_Problem to work on_:
From the passage about James Atlas below, output the words verbatim starting at "The division between" and ending at "criticism at Harvard.".

_Reading passage_:
>>>
In signature bow tie and with a few missed patches of whiskers from his morning shave, James Atlas, arguably one of the leading literary critics of his generation, sits behind his desk on a midtown trading floor among a hundred stock brokers and money managers shuffling the memos, reports, and spread sheets of a business life.
“This,” he gestures, meaning business, doing business, “is much harder than writing.”
The division between church and state – the temperament for ideas, language, beauty, sensibility versus a head for organization, deal-making, manufacturing, and marketing – has undoubtedly been crumbling for a long time. But its end seems particularly extreme in the figure of the cranky, old-world-style (if your old world is the fifties) Atlas. Biographer, novelist, present New Yorker writer and former Vanity Fair columnist and Times-magazine editor, Atlas is trying to learn the language of investment bankers – equity, synergy, branding, leverage – as avidly as he once tried to master the vocabulary of literary criticism at Harvard.
<<<
(Data entries)
>>>
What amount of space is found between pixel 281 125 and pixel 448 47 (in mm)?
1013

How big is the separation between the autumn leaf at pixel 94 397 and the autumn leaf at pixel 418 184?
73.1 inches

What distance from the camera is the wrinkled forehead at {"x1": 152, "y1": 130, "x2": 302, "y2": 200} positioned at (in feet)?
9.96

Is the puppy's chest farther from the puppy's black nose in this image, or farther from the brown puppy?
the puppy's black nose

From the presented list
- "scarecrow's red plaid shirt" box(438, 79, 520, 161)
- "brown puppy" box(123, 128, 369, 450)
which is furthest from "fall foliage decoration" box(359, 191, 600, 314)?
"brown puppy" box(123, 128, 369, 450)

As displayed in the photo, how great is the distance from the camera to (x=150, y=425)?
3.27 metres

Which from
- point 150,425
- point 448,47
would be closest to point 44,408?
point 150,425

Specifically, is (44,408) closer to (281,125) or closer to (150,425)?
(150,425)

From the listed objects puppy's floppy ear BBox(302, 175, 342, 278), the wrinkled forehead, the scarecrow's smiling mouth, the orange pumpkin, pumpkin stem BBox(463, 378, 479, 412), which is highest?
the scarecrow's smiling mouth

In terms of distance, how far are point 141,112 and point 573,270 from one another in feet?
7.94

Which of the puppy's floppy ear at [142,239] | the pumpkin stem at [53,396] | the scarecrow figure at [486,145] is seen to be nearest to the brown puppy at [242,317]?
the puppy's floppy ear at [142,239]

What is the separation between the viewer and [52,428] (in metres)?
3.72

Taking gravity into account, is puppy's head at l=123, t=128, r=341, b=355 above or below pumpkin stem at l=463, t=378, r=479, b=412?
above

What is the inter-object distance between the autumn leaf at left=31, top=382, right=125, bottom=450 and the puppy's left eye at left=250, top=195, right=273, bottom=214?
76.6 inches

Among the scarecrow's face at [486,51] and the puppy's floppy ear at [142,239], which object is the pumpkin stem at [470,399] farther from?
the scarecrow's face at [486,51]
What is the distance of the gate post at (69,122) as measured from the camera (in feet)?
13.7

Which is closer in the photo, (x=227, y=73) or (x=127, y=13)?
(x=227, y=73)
<<<
_Expected answer_:
The division between church and state – the temperament for ideas, language, beauty, sensibility versus a head for organization, deal-making, manufacturing, and marketing – has undoubtedly been crumbling for a long time. But its end seems particularly extreme in the figure of the cranky, old-world-style (if your old world is the fifties) Atlas. Biographer, novelist, present New Yorker writer and former Vanity Fair columnist and Times-magazine editor, Atlas is trying to learn the language of investment bankers – equity, synergy, branding, leverage – as avidly as he once tried to master the vocabulary of literary criticism at Harvard.